2. The process of claim 1 wherein the tissue treated is connective tissue, heart tissue or collagenous or vascular tissue.
3. The process of claim 2 wherein the adhesion factors include a glycoprotein and a glycosaminoglycan.
4. The process of claim 3 wherein the tissue matrix is repopulated with fibroblast cells immunologically compatible with the implant recipient.
5. The process of claim 4 wherein the fibroblast cells are modified genetically by techniques of stable transfection with exogenous genetic material.
6. The process of claim 4 wherein the fibroblast cells are of human origin and are modified to be substantially non-immunogenic upon implantation.
7. The process of claim 4 wherein the fibroblast cells are of human origin and are modified by genetic manipulation to express specific proteins.

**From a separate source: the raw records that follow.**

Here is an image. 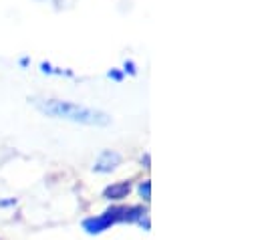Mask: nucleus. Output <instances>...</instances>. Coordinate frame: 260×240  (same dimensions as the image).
<instances>
[{"label":"nucleus","instance_id":"nucleus-4","mask_svg":"<svg viewBox=\"0 0 260 240\" xmlns=\"http://www.w3.org/2000/svg\"><path fill=\"white\" fill-rule=\"evenodd\" d=\"M129 192H131L129 182H115V184H111V186H107V188L103 190V198L117 202V200L127 198V196H129Z\"/></svg>","mask_w":260,"mask_h":240},{"label":"nucleus","instance_id":"nucleus-8","mask_svg":"<svg viewBox=\"0 0 260 240\" xmlns=\"http://www.w3.org/2000/svg\"><path fill=\"white\" fill-rule=\"evenodd\" d=\"M16 206V198H8V200H0V208H12Z\"/></svg>","mask_w":260,"mask_h":240},{"label":"nucleus","instance_id":"nucleus-9","mask_svg":"<svg viewBox=\"0 0 260 240\" xmlns=\"http://www.w3.org/2000/svg\"><path fill=\"white\" fill-rule=\"evenodd\" d=\"M18 63H20V67H28V63H30V59H28V57H22V59L18 61Z\"/></svg>","mask_w":260,"mask_h":240},{"label":"nucleus","instance_id":"nucleus-6","mask_svg":"<svg viewBox=\"0 0 260 240\" xmlns=\"http://www.w3.org/2000/svg\"><path fill=\"white\" fill-rule=\"evenodd\" d=\"M107 77L113 79V81H117V83H121V81H123V71H119V69H111V71L107 73Z\"/></svg>","mask_w":260,"mask_h":240},{"label":"nucleus","instance_id":"nucleus-1","mask_svg":"<svg viewBox=\"0 0 260 240\" xmlns=\"http://www.w3.org/2000/svg\"><path fill=\"white\" fill-rule=\"evenodd\" d=\"M37 109L41 113H45L47 117L53 119H67L73 123H81V125H91V127H105L111 123V117L105 111L87 107V105H79V103H71V101H61V99H39L35 101Z\"/></svg>","mask_w":260,"mask_h":240},{"label":"nucleus","instance_id":"nucleus-5","mask_svg":"<svg viewBox=\"0 0 260 240\" xmlns=\"http://www.w3.org/2000/svg\"><path fill=\"white\" fill-rule=\"evenodd\" d=\"M137 194H139V198H141V200L149 202V198H151V182L149 180L139 182V186H137Z\"/></svg>","mask_w":260,"mask_h":240},{"label":"nucleus","instance_id":"nucleus-3","mask_svg":"<svg viewBox=\"0 0 260 240\" xmlns=\"http://www.w3.org/2000/svg\"><path fill=\"white\" fill-rule=\"evenodd\" d=\"M121 164V154L111 152V149H103L97 158V162L93 164V172L97 174H109L113 170H117V166Z\"/></svg>","mask_w":260,"mask_h":240},{"label":"nucleus","instance_id":"nucleus-7","mask_svg":"<svg viewBox=\"0 0 260 240\" xmlns=\"http://www.w3.org/2000/svg\"><path fill=\"white\" fill-rule=\"evenodd\" d=\"M123 71H125V73H129L131 77H135V75H137V69H135V63H133V61H125Z\"/></svg>","mask_w":260,"mask_h":240},{"label":"nucleus","instance_id":"nucleus-2","mask_svg":"<svg viewBox=\"0 0 260 240\" xmlns=\"http://www.w3.org/2000/svg\"><path fill=\"white\" fill-rule=\"evenodd\" d=\"M121 222L139 224L141 228L149 230V214L143 206H111L103 214L85 218L81 222V226L89 236H97V234H103L105 230H109L111 226L121 224Z\"/></svg>","mask_w":260,"mask_h":240}]
</instances>
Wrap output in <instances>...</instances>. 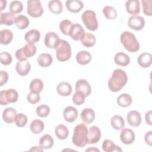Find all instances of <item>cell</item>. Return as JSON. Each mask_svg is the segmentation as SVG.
<instances>
[{
    "label": "cell",
    "instance_id": "obj_1",
    "mask_svg": "<svg viewBox=\"0 0 152 152\" xmlns=\"http://www.w3.org/2000/svg\"><path fill=\"white\" fill-rule=\"evenodd\" d=\"M128 81V77L126 72L119 68L113 71L111 77L108 81L109 90L114 93L119 91L125 86Z\"/></svg>",
    "mask_w": 152,
    "mask_h": 152
},
{
    "label": "cell",
    "instance_id": "obj_2",
    "mask_svg": "<svg viewBox=\"0 0 152 152\" xmlns=\"http://www.w3.org/2000/svg\"><path fill=\"white\" fill-rule=\"evenodd\" d=\"M88 128L84 124L77 125L74 129L72 137L73 144L78 147H84L88 144Z\"/></svg>",
    "mask_w": 152,
    "mask_h": 152
},
{
    "label": "cell",
    "instance_id": "obj_3",
    "mask_svg": "<svg viewBox=\"0 0 152 152\" xmlns=\"http://www.w3.org/2000/svg\"><path fill=\"white\" fill-rule=\"evenodd\" d=\"M120 41L125 49L130 52H136L140 49L138 41L135 36L130 31L122 32L120 36Z\"/></svg>",
    "mask_w": 152,
    "mask_h": 152
},
{
    "label": "cell",
    "instance_id": "obj_4",
    "mask_svg": "<svg viewBox=\"0 0 152 152\" xmlns=\"http://www.w3.org/2000/svg\"><path fill=\"white\" fill-rule=\"evenodd\" d=\"M56 49V57L58 61L65 62L69 60L71 56V48L69 43L65 40H61Z\"/></svg>",
    "mask_w": 152,
    "mask_h": 152
},
{
    "label": "cell",
    "instance_id": "obj_5",
    "mask_svg": "<svg viewBox=\"0 0 152 152\" xmlns=\"http://www.w3.org/2000/svg\"><path fill=\"white\" fill-rule=\"evenodd\" d=\"M82 21L86 28L92 31L98 28L99 24L96 18V14L94 11L86 10L81 15Z\"/></svg>",
    "mask_w": 152,
    "mask_h": 152
},
{
    "label": "cell",
    "instance_id": "obj_6",
    "mask_svg": "<svg viewBox=\"0 0 152 152\" xmlns=\"http://www.w3.org/2000/svg\"><path fill=\"white\" fill-rule=\"evenodd\" d=\"M37 51L36 46L34 44L27 43L22 48L16 50L15 56L18 61H27V59L34 56Z\"/></svg>",
    "mask_w": 152,
    "mask_h": 152
},
{
    "label": "cell",
    "instance_id": "obj_7",
    "mask_svg": "<svg viewBox=\"0 0 152 152\" xmlns=\"http://www.w3.org/2000/svg\"><path fill=\"white\" fill-rule=\"evenodd\" d=\"M18 93L12 88L4 90L0 92V104L2 106L15 103L18 100Z\"/></svg>",
    "mask_w": 152,
    "mask_h": 152
},
{
    "label": "cell",
    "instance_id": "obj_8",
    "mask_svg": "<svg viewBox=\"0 0 152 152\" xmlns=\"http://www.w3.org/2000/svg\"><path fill=\"white\" fill-rule=\"evenodd\" d=\"M27 12L31 17L37 18L42 15L43 8L39 0H29L27 2Z\"/></svg>",
    "mask_w": 152,
    "mask_h": 152
},
{
    "label": "cell",
    "instance_id": "obj_9",
    "mask_svg": "<svg viewBox=\"0 0 152 152\" xmlns=\"http://www.w3.org/2000/svg\"><path fill=\"white\" fill-rule=\"evenodd\" d=\"M59 36L55 32L49 31L45 36L44 43L45 46L50 49H56L60 43Z\"/></svg>",
    "mask_w": 152,
    "mask_h": 152
},
{
    "label": "cell",
    "instance_id": "obj_10",
    "mask_svg": "<svg viewBox=\"0 0 152 152\" xmlns=\"http://www.w3.org/2000/svg\"><path fill=\"white\" fill-rule=\"evenodd\" d=\"M144 25L145 20L141 16H131L128 20V27L135 31L141 30L144 27Z\"/></svg>",
    "mask_w": 152,
    "mask_h": 152
},
{
    "label": "cell",
    "instance_id": "obj_11",
    "mask_svg": "<svg viewBox=\"0 0 152 152\" xmlns=\"http://www.w3.org/2000/svg\"><path fill=\"white\" fill-rule=\"evenodd\" d=\"M126 120L128 124L131 126L138 127L141 124V115L137 110H131L126 115Z\"/></svg>",
    "mask_w": 152,
    "mask_h": 152
},
{
    "label": "cell",
    "instance_id": "obj_12",
    "mask_svg": "<svg viewBox=\"0 0 152 152\" xmlns=\"http://www.w3.org/2000/svg\"><path fill=\"white\" fill-rule=\"evenodd\" d=\"M135 138L134 132L129 128H124L121 132L120 140L124 144H131L134 141Z\"/></svg>",
    "mask_w": 152,
    "mask_h": 152
},
{
    "label": "cell",
    "instance_id": "obj_13",
    "mask_svg": "<svg viewBox=\"0 0 152 152\" xmlns=\"http://www.w3.org/2000/svg\"><path fill=\"white\" fill-rule=\"evenodd\" d=\"M101 138V131L97 126H91L88 131V144L97 143Z\"/></svg>",
    "mask_w": 152,
    "mask_h": 152
},
{
    "label": "cell",
    "instance_id": "obj_14",
    "mask_svg": "<svg viewBox=\"0 0 152 152\" xmlns=\"http://www.w3.org/2000/svg\"><path fill=\"white\" fill-rule=\"evenodd\" d=\"M76 91L82 92L86 97L88 96L91 92V88L88 82L84 79H80L75 83Z\"/></svg>",
    "mask_w": 152,
    "mask_h": 152
},
{
    "label": "cell",
    "instance_id": "obj_15",
    "mask_svg": "<svg viewBox=\"0 0 152 152\" xmlns=\"http://www.w3.org/2000/svg\"><path fill=\"white\" fill-rule=\"evenodd\" d=\"M125 8L128 13L135 16L140 12V3L138 0H128L125 3Z\"/></svg>",
    "mask_w": 152,
    "mask_h": 152
},
{
    "label": "cell",
    "instance_id": "obj_16",
    "mask_svg": "<svg viewBox=\"0 0 152 152\" xmlns=\"http://www.w3.org/2000/svg\"><path fill=\"white\" fill-rule=\"evenodd\" d=\"M78 115V110L73 106H68L65 108L63 112L64 119L69 123L74 122Z\"/></svg>",
    "mask_w": 152,
    "mask_h": 152
},
{
    "label": "cell",
    "instance_id": "obj_17",
    "mask_svg": "<svg viewBox=\"0 0 152 152\" xmlns=\"http://www.w3.org/2000/svg\"><path fill=\"white\" fill-rule=\"evenodd\" d=\"M31 65L27 61H18L15 65V70L20 76H26L30 71Z\"/></svg>",
    "mask_w": 152,
    "mask_h": 152
},
{
    "label": "cell",
    "instance_id": "obj_18",
    "mask_svg": "<svg viewBox=\"0 0 152 152\" xmlns=\"http://www.w3.org/2000/svg\"><path fill=\"white\" fill-rule=\"evenodd\" d=\"M65 6L69 11L77 13L83 8L84 4L78 0H68L65 2Z\"/></svg>",
    "mask_w": 152,
    "mask_h": 152
},
{
    "label": "cell",
    "instance_id": "obj_19",
    "mask_svg": "<svg viewBox=\"0 0 152 152\" xmlns=\"http://www.w3.org/2000/svg\"><path fill=\"white\" fill-rule=\"evenodd\" d=\"M84 30L83 27L78 23L74 24L70 34L69 36L74 40H80L83 36L84 34Z\"/></svg>",
    "mask_w": 152,
    "mask_h": 152
},
{
    "label": "cell",
    "instance_id": "obj_20",
    "mask_svg": "<svg viewBox=\"0 0 152 152\" xmlns=\"http://www.w3.org/2000/svg\"><path fill=\"white\" fill-rule=\"evenodd\" d=\"M71 85L66 81L61 82L56 87L57 93L61 96H68L72 93Z\"/></svg>",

8. The process of claim 4 wherein the adhesion factor is comprised of fibronectin and a glycosaminoglycan selected from the group consisting of dermatin, dermatin sulfate, chondroitin, chondroitin sulfate, heparin sulfate and heparin.
9. The process of claim 8 wherein the tissue is porcine heart valve tissue, and wherein the cellular repopulation step is conducted by incubating the tissue matrix in a nutrient environment and in the presence of fibroblast cells and an effective amount of fibroblast growth factor.